__Short problem__: Please transcribe the data that follows without the pictures, keeping every word the same.

[Scene question records]
====

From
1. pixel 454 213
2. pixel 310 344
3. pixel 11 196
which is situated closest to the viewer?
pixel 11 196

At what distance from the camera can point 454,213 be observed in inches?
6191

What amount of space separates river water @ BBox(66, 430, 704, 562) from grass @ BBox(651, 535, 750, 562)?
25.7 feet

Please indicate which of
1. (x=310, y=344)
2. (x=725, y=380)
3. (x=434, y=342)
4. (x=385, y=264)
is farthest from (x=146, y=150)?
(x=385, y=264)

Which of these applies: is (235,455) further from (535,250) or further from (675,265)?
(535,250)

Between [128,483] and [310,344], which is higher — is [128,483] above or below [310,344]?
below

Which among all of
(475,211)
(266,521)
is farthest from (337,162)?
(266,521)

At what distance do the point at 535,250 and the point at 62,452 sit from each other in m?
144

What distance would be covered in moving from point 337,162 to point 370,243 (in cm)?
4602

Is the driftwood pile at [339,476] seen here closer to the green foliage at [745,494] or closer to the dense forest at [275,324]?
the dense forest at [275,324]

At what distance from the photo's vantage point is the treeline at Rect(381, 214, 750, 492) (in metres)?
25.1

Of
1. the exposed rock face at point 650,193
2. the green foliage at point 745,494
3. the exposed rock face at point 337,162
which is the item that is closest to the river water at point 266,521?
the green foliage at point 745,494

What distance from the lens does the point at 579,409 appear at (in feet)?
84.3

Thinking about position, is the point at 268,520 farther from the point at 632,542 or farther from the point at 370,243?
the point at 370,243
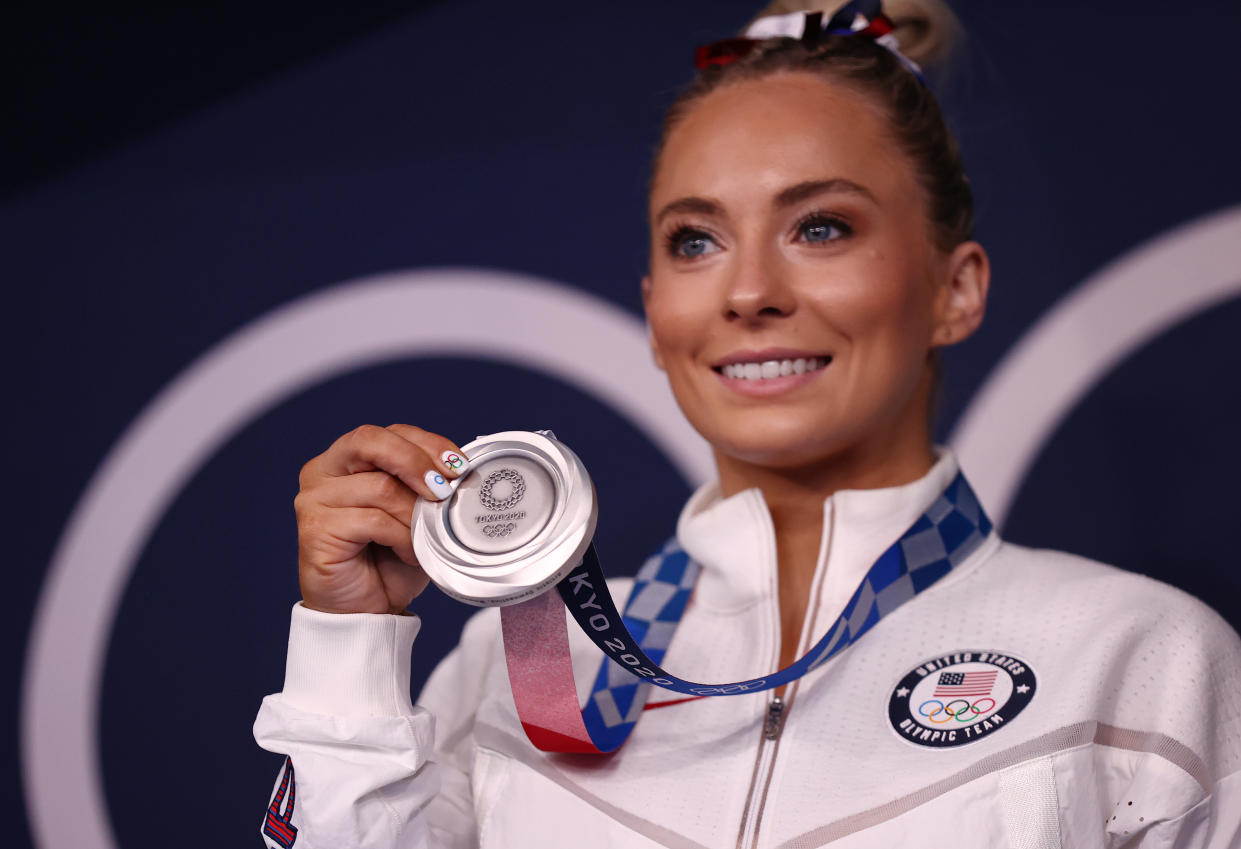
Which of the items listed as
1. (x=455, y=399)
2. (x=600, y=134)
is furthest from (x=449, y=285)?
(x=600, y=134)

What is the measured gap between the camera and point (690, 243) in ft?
5.34

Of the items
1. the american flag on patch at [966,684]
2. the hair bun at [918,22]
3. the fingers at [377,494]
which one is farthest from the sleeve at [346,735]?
the hair bun at [918,22]

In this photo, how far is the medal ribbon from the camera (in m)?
1.30

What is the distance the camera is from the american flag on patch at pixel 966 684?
137 cm

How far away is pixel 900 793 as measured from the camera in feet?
4.23

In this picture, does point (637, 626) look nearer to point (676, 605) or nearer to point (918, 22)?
point (676, 605)

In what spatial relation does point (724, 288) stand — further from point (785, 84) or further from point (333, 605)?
point (333, 605)

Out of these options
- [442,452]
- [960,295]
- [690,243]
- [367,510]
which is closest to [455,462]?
[442,452]

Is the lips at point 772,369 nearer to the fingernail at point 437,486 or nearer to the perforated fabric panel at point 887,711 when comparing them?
the perforated fabric panel at point 887,711

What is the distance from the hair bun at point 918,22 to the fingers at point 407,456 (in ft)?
3.33

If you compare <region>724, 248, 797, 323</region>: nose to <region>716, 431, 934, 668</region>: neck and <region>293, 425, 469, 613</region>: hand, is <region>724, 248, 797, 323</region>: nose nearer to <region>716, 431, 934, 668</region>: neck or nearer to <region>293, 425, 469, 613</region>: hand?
<region>716, 431, 934, 668</region>: neck

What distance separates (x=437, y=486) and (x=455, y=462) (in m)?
0.03

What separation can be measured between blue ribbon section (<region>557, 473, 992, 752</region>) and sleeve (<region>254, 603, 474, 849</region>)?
0.69 feet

====

__Solution to the exercise__:
From
1. pixel 454 213
2. pixel 310 344
3. pixel 11 196
which is situated closest to the viewer?
pixel 11 196

At what distance from the camera can point 454,213 be observed in inches?
6191

What amount of space separates river water @ BBox(66, 430, 704, 562) from grass @ BBox(651, 535, 750, 562)?
25.7 feet

Please indicate which of
1. (x=310, y=344)
2. (x=725, y=380)
3. (x=434, y=342)
4. (x=385, y=264)
is farthest from (x=146, y=150)?
(x=385, y=264)

Which of these applies: is (235,455) further from (535,250) or further from (675,265)?
(535,250)

Between [128,483] and [310,344], which is higher — is [128,483] above or below [310,344]?
below

Which among all of
(475,211)
(266,521)
is farthest from (337,162)?
(266,521)

At what distance do the point at 535,250 and the point at 62,452 sit from each other in m?
144

What distance would be covered in moving from point 337,162 to point 370,243 (in cm)?
4602

Is the driftwood pile at [339,476] seen here closer to the green foliage at [745,494] or closer to the dense forest at [275,324]?
the dense forest at [275,324]

At what distance from the photo's vantage point is the treeline at Rect(381, 214, 750, 492) (in metres)?
25.1

Of
1. the exposed rock face at point 650,193
2. the green foliage at point 745,494
3. the exposed rock face at point 337,162
which is the item that is closest to the river water at point 266,521?
the green foliage at point 745,494

What distance from the lens does the point at 579,409 appear at (in feet)?
84.3

Thinking about position, is the point at 268,520 farther from the point at 632,542 or farther from the point at 370,243?
the point at 370,243
Which of the items listed as
1. (x=455, y=399)
2. (x=600, y=134)
is furthest from (x=449, y=285)?
(x=600, y=134)

What is the measured gap between the camera and point (690, 243) in ft?
5.34

Of the items
1. the american flag on patch at [966,684]
2. the hair bun at [918,22]
3. the fingers at [377,494]
which one is farthest from the sleeve at [346,735]?
the hair bun at [918,22]

In this photo, how far is the medal ribbon from the camera (in m)?
1.30

What is the distance the camera is from the american flag on patch at pixel 966 684?
137 cm

How far away is pixel 900 793 as measured from the camera in feet?
4.23

In this picture, does point (637, 626) look nearer to point (676, 605) or nearer to point (918, 22)?
point (676, 605)

In what spatial relation does point (724, 288) stand — further from point (785, 84) or further from point (333, 605)?
point (333, 605)

Out of these options
- [442,452]
- [960,295]
- [690,243]
- [367,510]
which is closest to [455,462]?
[442,452]

Is the lips at point 772,369 nearer to the fingernail at point 437,486 or nearer to the perforated fabric panel at point 887,711 when comparing them?
the perforated fabric panel at point 887,711

What is the distance from the hair bun at point 918,22 to the fingers at point 407,456 (in ft)?
3.33

If you compare <region>724, 248, 797, 323</region>: nose to <region>716, 431, 934, 668</region>: neck and <region>293, 425, 469, 613</region>: hand, is <region>724, 248, 797, 323</region>: nose nearer to <region>716, 431, 934, 668</region>: neck or nearer to <region>293, 425, 469, 613</region>: hand?
<region>716, 431, 934, 668</region>: neck

What distance separates (x=437, y=486) and (x=455, y=462) (in m)?
0.03

What separation can be measured between blue ribbon section (<region>557, 473, 992, 752</region>) and sleeve (<region>254, 603, 474, 849</region>)?
0.69 feet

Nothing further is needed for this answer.